Menghindari Judul yang Membosankan dengan Copywriting

Judul membosankan bisa mempengaruhi keinginan pembaca untuk melanjutkan membaca artikel Anda sampai akhir atau tidak. Kesulitan yang biasanya dialami oleh penulis biasanya pada awal-awal proses penulisan. Banyak yang bingung harus memulainya darimana. Visitor yang mendarat di website atau blog Anda akan melakukan proses scanning pada artikel Anda sebelum memutuskan akan membaca lebih lanjut atau close tab. Jadi, sajikan apa yang mereka mau. Berikan sentuhan copywriting pada setiap artikel Anda.
Lalu apa itu copywriting? Copywriting merupakan cara penulisan dengan kata-kata persuasif.
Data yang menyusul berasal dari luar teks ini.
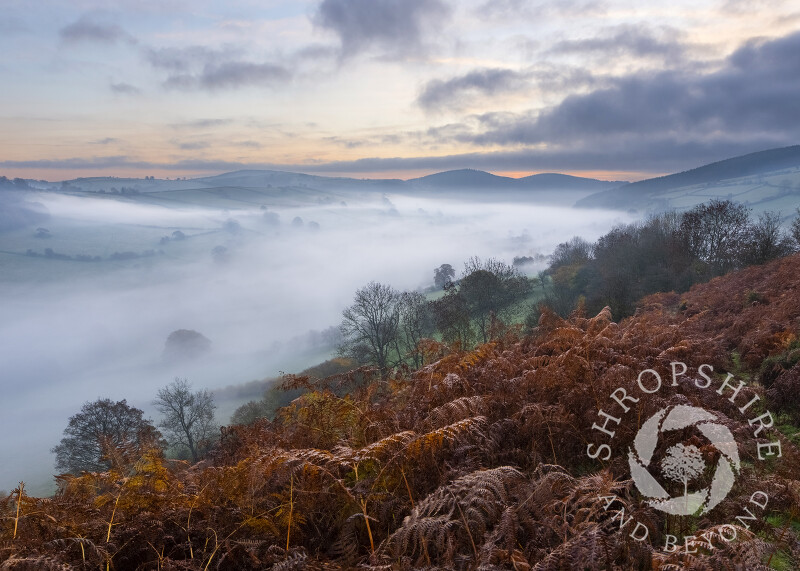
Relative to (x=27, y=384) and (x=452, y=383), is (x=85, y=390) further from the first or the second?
(x=452, y=383)

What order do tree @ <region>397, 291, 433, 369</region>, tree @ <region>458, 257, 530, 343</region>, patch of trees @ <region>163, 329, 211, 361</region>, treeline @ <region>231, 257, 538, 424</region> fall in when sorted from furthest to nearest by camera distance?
patch of trees @ <region>163, 329, 211, 361</region>
tree @ <region>458, 257, 530, 343</region>
tree @ <region>397, 291, 433, 369</region>
treeline @ <region>231, 257, 538, 424</region>

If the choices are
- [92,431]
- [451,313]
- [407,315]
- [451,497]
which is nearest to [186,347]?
[407,315]

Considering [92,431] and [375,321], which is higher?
[375,321]

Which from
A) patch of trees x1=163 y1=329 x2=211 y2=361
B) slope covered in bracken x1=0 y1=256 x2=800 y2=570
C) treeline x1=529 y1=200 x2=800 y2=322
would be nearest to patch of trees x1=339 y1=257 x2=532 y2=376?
treeline x1=529 y1=200 x2=800 y2=322

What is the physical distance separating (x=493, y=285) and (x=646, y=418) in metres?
37.3

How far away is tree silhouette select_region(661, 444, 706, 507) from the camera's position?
4.13 metres

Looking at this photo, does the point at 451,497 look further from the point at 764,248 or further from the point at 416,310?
the point at 764,248

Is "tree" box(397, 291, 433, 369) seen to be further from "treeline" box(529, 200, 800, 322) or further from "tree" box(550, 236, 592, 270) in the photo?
"tree" box(550, 236, 592, 270)

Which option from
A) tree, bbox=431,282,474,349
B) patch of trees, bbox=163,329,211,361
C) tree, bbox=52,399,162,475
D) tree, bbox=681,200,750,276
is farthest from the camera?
patch of trees, bbox=163,329,211,361

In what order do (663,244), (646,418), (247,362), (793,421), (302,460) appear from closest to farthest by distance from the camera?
(302,460) → (646,418) → (793,421) → (663,244) → (247,362)

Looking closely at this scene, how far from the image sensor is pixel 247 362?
93688 millimetres

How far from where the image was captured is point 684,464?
166 inches

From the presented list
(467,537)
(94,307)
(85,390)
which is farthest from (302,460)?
(94,307)

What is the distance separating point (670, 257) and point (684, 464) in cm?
4160
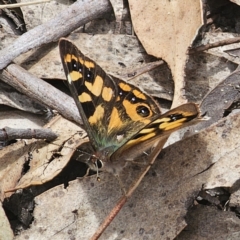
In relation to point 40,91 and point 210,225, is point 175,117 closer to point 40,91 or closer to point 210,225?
point 210,225

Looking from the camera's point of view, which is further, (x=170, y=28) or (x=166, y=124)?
(x=170, y=28)

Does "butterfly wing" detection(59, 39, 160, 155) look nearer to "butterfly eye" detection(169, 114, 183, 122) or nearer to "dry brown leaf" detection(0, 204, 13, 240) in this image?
"butterfly eye" detection(169, 114, 183, 122)

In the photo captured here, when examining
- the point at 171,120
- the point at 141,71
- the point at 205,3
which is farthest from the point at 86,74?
the point at 205,3

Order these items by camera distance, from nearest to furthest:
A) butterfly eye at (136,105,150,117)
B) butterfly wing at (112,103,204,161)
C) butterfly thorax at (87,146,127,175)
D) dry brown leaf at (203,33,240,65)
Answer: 1. butterfly wing at (112,103,204,161)
2. butterfly thorax at (87,146,127,175)
3. butterfly eye at (136,105,150,117)
4. dry brown leaf at (203,33,240,65)

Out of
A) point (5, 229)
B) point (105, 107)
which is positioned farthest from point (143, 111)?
point (5, 229)

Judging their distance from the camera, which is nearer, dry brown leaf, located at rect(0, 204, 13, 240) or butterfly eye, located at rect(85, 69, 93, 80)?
dry brown leaf, located at rect(0, 204, 13, 240)

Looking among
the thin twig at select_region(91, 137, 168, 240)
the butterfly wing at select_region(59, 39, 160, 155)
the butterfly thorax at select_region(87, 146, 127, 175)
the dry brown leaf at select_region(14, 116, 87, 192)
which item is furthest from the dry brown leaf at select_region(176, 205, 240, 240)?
the dry brown leaf at select_region(14, 116, 87, 192)

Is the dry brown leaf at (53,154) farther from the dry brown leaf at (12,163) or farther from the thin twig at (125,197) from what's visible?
the thin twig at (125,197)

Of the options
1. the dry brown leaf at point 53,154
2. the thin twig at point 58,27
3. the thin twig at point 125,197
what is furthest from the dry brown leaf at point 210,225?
the thin twig at point 58,27
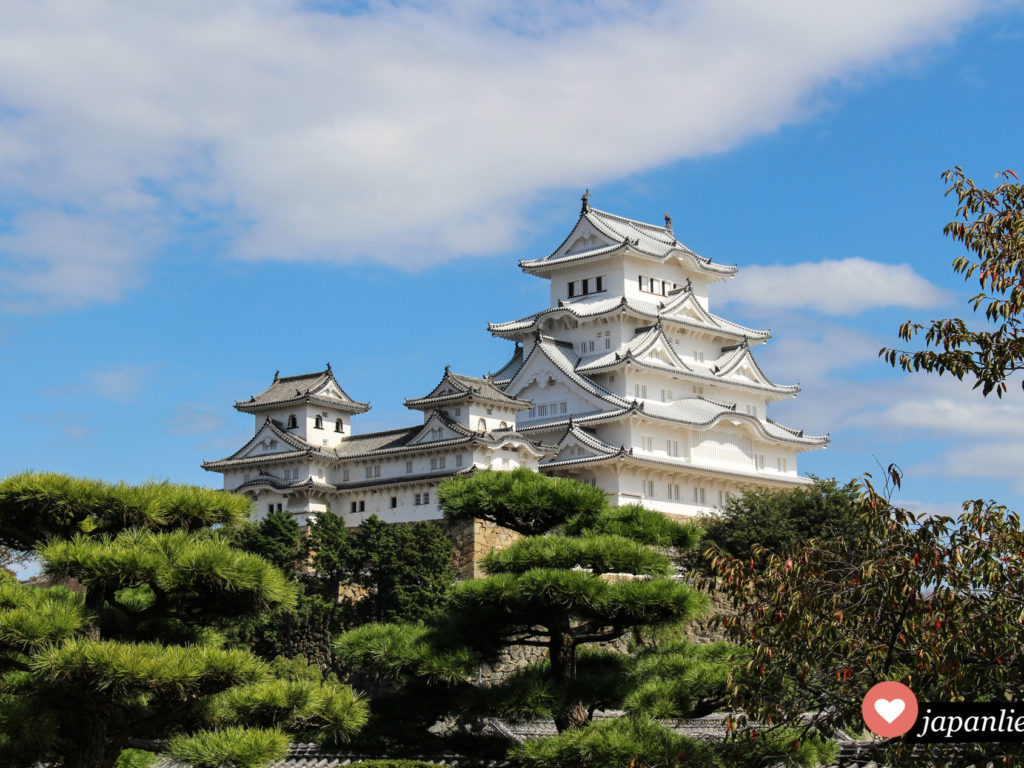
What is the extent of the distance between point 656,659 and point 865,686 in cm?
590

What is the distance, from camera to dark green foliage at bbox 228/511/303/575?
38.7m

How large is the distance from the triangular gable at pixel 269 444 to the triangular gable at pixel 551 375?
944 centimetres

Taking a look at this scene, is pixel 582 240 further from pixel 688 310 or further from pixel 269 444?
pixel 269 444

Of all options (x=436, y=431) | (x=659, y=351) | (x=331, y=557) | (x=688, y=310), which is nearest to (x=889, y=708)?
(x=331, y=557)

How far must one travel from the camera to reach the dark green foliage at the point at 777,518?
132 ft

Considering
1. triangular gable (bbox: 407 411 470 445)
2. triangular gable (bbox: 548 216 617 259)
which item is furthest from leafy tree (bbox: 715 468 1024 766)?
triangular gable (bbox: 548 216 617 259)

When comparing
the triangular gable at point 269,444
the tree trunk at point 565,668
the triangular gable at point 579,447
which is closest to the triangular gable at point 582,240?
the triangular gable at point 579,447

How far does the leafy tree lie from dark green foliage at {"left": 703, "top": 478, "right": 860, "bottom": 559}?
88.1 feet

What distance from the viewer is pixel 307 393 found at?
1849 inches

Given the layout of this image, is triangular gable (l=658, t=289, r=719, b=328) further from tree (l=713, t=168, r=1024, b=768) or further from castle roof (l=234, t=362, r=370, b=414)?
tree (l=713, t=168, r=1024, b=768)

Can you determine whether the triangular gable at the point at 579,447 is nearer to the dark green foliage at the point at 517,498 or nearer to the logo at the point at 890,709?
the dark green foliage at the point at 517,498

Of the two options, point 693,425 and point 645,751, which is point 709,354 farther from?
point 645,751

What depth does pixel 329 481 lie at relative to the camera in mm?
47062

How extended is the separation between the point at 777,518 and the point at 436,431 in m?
11.9
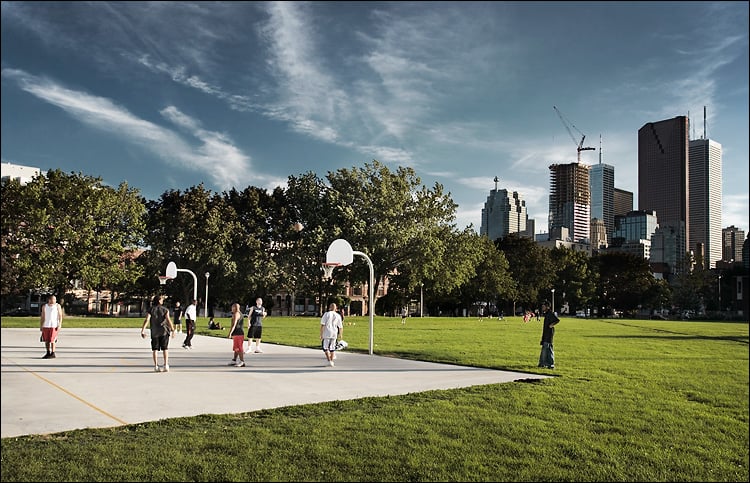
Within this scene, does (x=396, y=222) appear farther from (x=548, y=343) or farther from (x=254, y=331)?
(x=548, y=343)

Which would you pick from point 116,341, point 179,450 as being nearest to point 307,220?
point 116,341

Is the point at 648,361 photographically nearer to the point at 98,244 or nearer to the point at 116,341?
the point at 116,341

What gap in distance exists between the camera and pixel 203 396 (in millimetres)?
12281

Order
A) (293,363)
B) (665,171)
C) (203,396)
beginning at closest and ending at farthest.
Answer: (665,171)
(203,396)
(293,363)

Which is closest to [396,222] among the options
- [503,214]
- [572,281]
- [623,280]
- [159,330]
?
[159,330]

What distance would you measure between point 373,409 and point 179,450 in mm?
4017

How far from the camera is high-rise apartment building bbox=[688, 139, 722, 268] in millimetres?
3834

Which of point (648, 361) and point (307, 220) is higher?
point (307, 220)

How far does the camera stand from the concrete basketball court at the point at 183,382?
9906mm

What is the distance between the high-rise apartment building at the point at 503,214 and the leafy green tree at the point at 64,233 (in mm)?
101496

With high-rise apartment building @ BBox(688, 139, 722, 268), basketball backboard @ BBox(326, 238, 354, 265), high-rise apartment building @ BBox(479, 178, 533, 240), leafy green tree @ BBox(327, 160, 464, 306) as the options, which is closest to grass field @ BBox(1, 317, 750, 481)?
high-rise apartment building @ BBox(688, 139, 722, 268)

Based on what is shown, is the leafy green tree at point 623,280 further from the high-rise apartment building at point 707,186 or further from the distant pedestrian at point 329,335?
the high-rise apartment building at point 707,186

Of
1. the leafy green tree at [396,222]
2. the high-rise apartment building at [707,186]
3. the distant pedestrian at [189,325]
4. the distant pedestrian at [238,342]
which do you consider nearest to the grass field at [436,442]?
the high-rise apartment building at [707,186]

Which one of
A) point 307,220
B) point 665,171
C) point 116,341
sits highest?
point 307,220
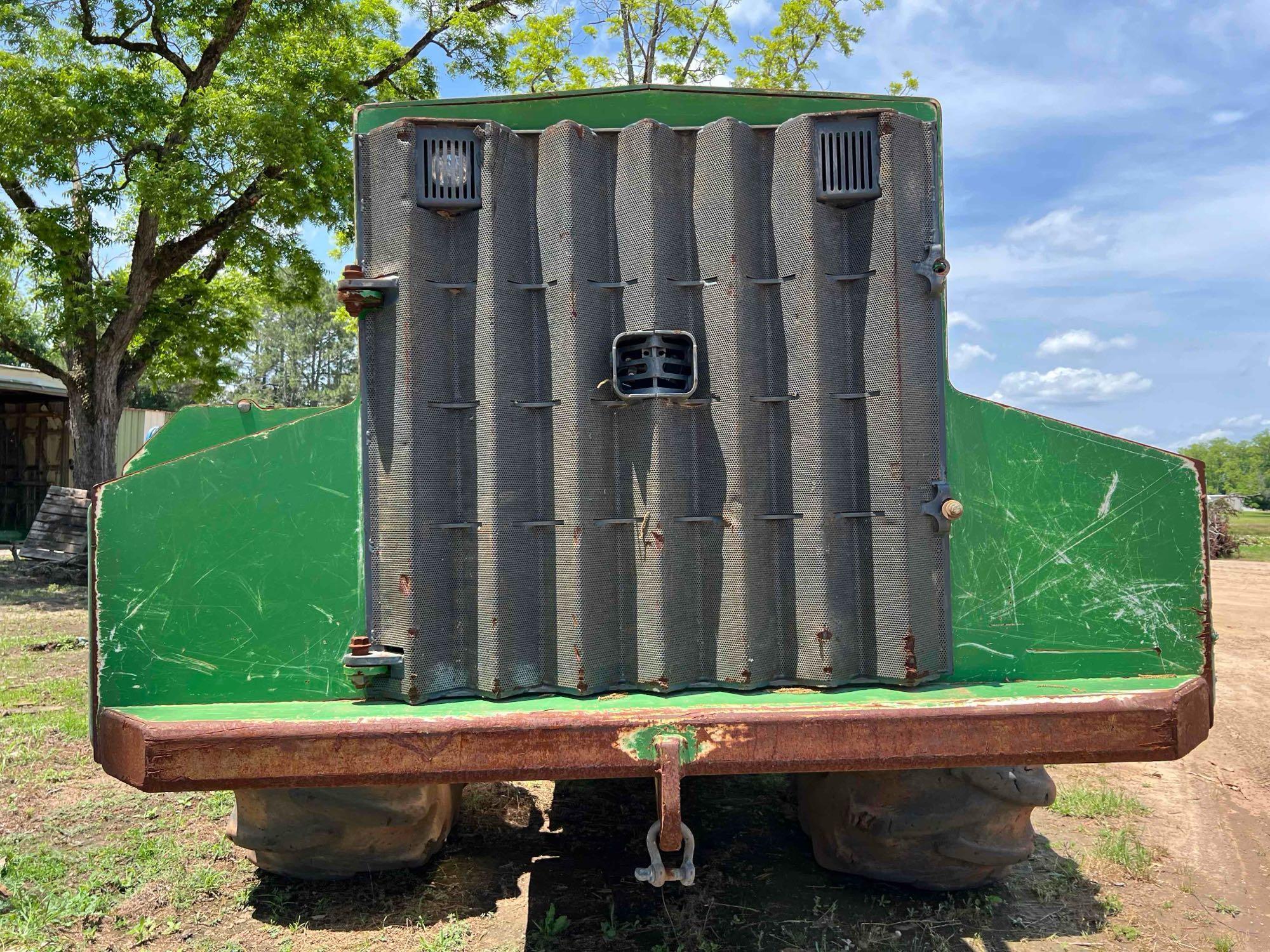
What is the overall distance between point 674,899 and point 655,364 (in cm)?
217

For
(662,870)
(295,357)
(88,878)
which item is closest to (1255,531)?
(662,870)

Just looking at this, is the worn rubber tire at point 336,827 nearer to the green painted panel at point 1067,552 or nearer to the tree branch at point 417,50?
the green painted panel at point 1067,552

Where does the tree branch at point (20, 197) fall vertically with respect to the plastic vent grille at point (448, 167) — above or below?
Result: above

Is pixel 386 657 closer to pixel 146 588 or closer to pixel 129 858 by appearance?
pixel 146 588

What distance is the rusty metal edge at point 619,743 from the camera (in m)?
2.47

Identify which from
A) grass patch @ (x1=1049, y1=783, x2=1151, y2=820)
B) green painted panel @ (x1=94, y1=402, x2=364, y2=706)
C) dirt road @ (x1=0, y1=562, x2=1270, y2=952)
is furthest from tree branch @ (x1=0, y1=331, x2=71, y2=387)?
grass patch @ (x1=1049, y1=783, x2=1151, y2=820)

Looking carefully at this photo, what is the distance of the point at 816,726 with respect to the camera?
249 centimetres

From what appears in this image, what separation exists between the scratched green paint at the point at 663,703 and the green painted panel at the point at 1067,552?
97mm

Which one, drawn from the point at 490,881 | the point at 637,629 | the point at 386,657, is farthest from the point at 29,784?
the point at 637,629

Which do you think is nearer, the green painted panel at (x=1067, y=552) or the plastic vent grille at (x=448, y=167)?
the green painted panel at (x=1067, y=552)

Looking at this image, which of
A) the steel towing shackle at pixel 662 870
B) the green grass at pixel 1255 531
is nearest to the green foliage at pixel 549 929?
Result: the steel towing shackle at pixel 662 870

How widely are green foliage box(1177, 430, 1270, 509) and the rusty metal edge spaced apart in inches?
3297

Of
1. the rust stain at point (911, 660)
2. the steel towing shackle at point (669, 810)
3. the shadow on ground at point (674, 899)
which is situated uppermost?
the rust stain at point (911, 660)

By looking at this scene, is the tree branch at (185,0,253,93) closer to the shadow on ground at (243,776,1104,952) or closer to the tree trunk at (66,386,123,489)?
the tree trunk at (66,386,123,489)
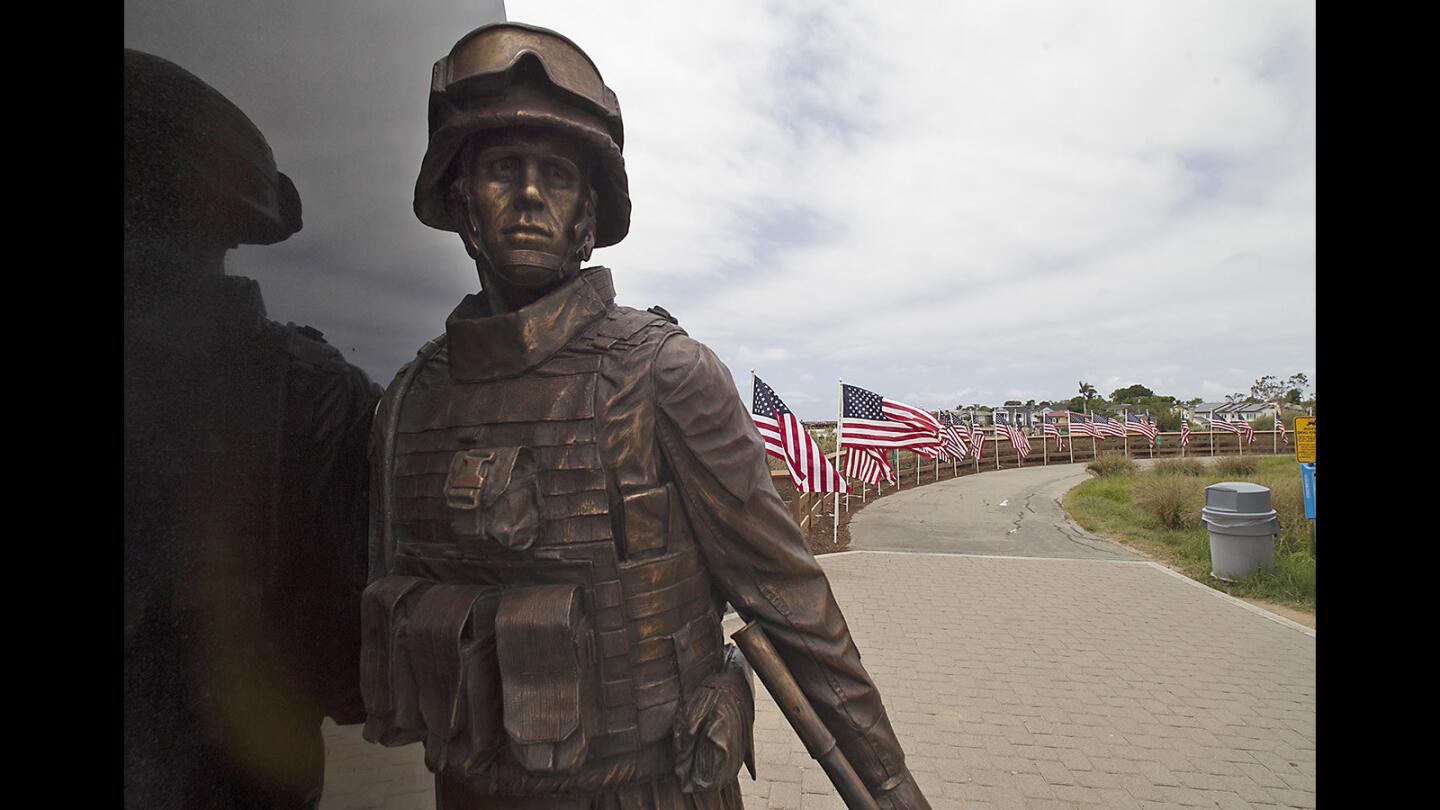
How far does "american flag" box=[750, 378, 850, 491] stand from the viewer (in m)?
9.10

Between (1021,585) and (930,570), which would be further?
(930,570)

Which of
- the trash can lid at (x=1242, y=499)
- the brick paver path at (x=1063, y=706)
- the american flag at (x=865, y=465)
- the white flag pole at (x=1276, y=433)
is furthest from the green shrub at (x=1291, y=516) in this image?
the white flag pole at (x=1276, y=433)

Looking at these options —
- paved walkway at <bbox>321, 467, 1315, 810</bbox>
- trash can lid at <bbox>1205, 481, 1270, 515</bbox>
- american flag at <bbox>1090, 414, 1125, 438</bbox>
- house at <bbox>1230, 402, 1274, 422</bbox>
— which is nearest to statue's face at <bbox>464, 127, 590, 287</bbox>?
paved walkway at <bbox>321, 467, 1315, 810</bbox>

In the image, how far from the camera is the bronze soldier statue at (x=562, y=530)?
145cm

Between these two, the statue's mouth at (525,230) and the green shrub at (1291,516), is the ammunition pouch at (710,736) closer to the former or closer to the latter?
the statue's mouth at (525,230)

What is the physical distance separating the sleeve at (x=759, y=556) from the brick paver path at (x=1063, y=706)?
137 centimetres

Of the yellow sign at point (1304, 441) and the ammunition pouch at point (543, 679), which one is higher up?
the yellow sign at point (1304, 441)

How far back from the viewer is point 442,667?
1445mm

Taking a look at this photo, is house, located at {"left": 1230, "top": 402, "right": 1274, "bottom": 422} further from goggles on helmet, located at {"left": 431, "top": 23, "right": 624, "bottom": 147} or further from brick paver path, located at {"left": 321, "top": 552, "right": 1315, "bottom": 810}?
goggles on helmet, located at {"left": 431, "top": 23, "right": 624, "bottom": 147}

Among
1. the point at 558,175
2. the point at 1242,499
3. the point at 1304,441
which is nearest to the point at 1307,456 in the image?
the point at 1304,441

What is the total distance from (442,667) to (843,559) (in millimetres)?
9541
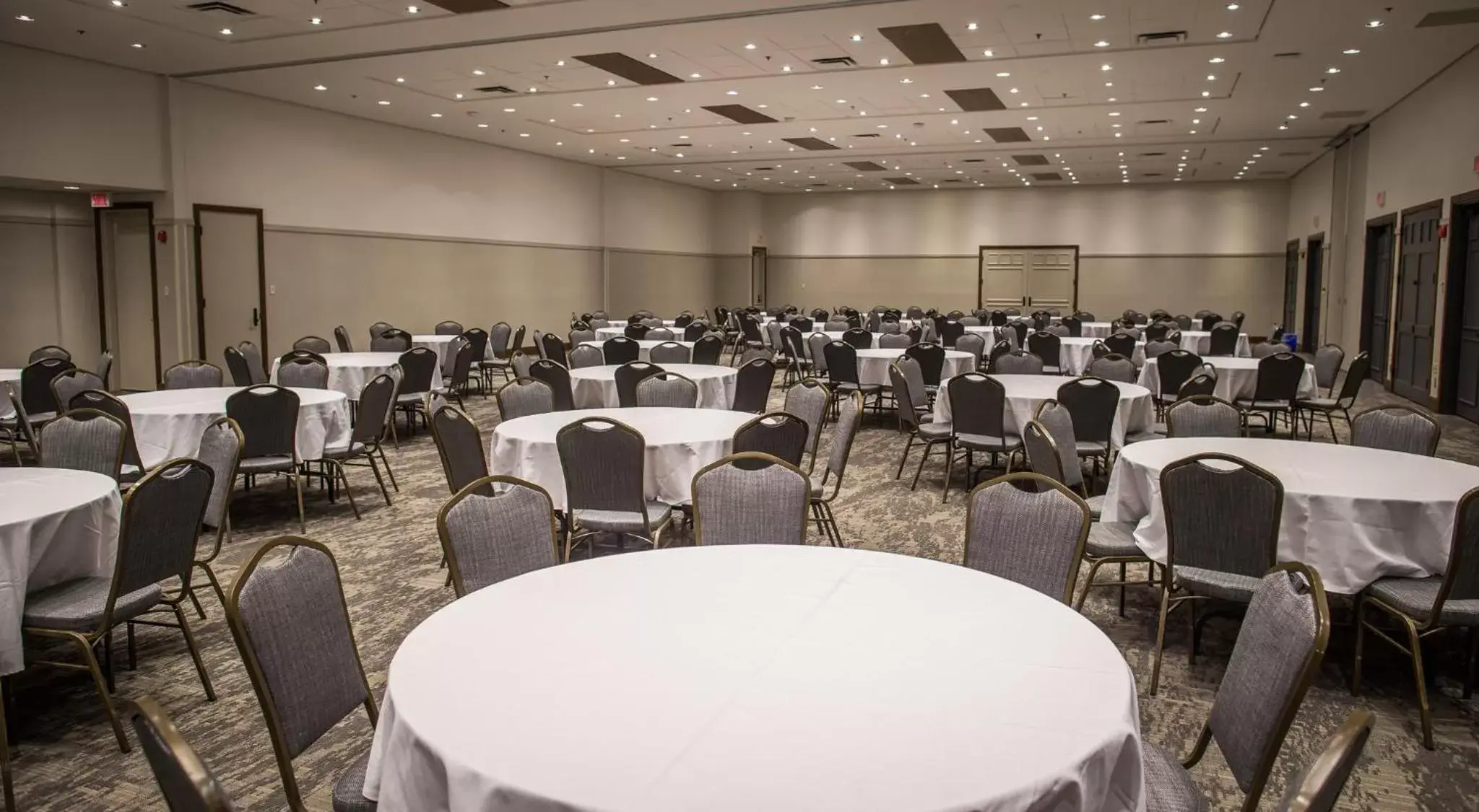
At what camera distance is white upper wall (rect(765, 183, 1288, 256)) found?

Dan mulailah dari judul. Misalnya Anda ingin menulis tentang ‘internet marketing’. Judul polos seperti itu sudah terlalu umum dan sudah sangat banyak bertebaran di internet. Anda harus membuat judul itu menarik minat pembacanya. Gunakan 3 swipe berikut ini:

  • (angka) judul (tak seorangpun tahu). Misalnya: 5 cara memaksimalkan internet marketing yang tak seorangpun tahu.
  • (siapa lagi) judul (?). Misalnya: Siapa lagi yang ingin memaksimalkan internet marketing?
  • (akhirnya) judul (waktu). Misalnya: Akhirnya, rahasia memaksimalkan internet marketing bisa Anda dapatkan sekarang.

Dan masalah judul membosankan pun terselesaikan.
Tapi apakah cuma itu? Tidak. Anda masih butuh cara untuk membuat paragraph pembuka yang juga menarik sehingga pembaca lanjut membaca artikel Anda.

Manfaatkan story!

Setiap orang mempunyai kemampuan untuk mendengarkan cerita. Begitupun untuk artikel di dunia maya. Buatlah artikel berbentuk cerita untuk memancing keingintahuan pembaca akan kelanjutan artikel tersebut. Caranya pun sangat sederhana, Anda tak perlu semahir penulis scenario Hollywood untuk memulainya. Awali dengan menciptakan tokoh fiktif yang berhubungan dengan kondisi topic yang Anda angkat dalam artikel Anda. Sebuah artikel yang menarik harus mampu memberikan apa yang diinginkan oleh pembaca.